Wat te maken:
Hoe luidt in het Engels deze zin uit het lemma over Roefs: "Het volgende jaar werd hij kapelaan in de adellijke abdij van Vorst bij Brussel."?

Aangeleverde tekst:
****************

NBW

Redactie P.C. Molhuysen en PJ. Blok (1914)

Gepubliceerd op 06-05-2022

Roefs, joannes martinus

betekenis & definitie

ROEFS (Joannes Martinus), oud-oom van den vorige, geb. te Gemert 15 Nov. 1759, overl. te Xanten 10 Juni 1842, zoon van Paulus, linnenfabrikant en organist te Gemert. Hij stud. eerst aan de lat. school aldaar en voleindigde zijn studiën te Luik, waar hij 20 Dec. 1783 tot priester gewijd werd. Hij deed zijn eerste Mis te Gemert 28 Dec. d.a.v., bij welke gelegenheid Gemert luisterrijk feest vierde. Het volgende jaar werd hij kapelaan in de adellijke abdij van Vorst bij Brussel. Bij de komst der Franschen werden de religieuzen uitgedreven en Roefs vertrok met haar naar Würzburg, waar zij 9 maanden verblijf hielden en de abdis stierf. De overgebleven religieuzen begaven zich weder met den kapelaan naar haar oud verblijf, doch, werden andermaal uitgedreven. Roefs bekwam een kanunnikdij in de kapittelkerk van St. Victor te Xanten en werd er tevens aangesteld tot organist. Toen het kapittel door de Franschen gesupprimeerd werd, is hij naar Amsterdam vertrokken als huiskapelaan van den heer Cavelini. Niet lang daarna kwam deze te sterven en Roefs keerde naar Xanten terug, terwijl inmiddels een pensioen van rijkswege aan de vroegere kapittelheeren verleend was. Roefs bediende nu weder het orgel in den Dom en hield zich bezig met de beoefening der kunst, vooral van de muziek.

****************

Gegeven materiaal:
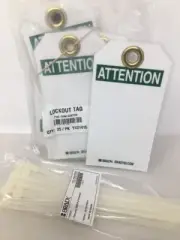(25) Pk BRADY Lockout Tags, Laminated, Attention, W/zip Ties, Green, Grommeted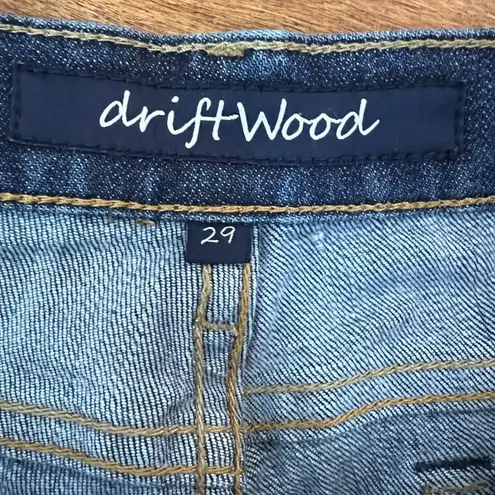 Driftwood Jeans Womens 29 Embroidered Flower Distressed Blue Denim Skinny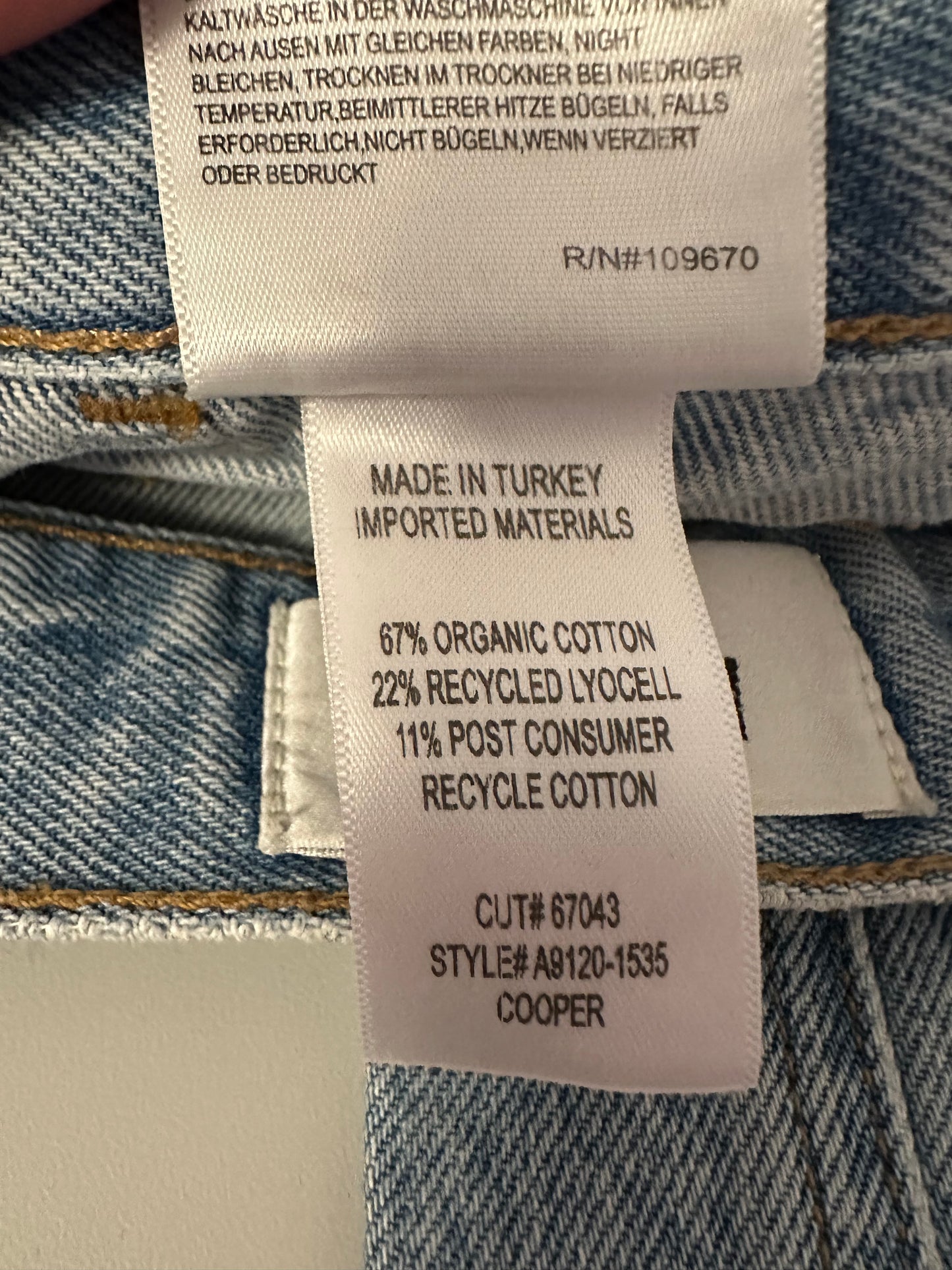 Agolde Cooper Cargo Straight Leg Cotton Stretch Jeans | Size 28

****************

Antwoord:
The following year he became chaplain in the noble abbey of Vorst near Brussels.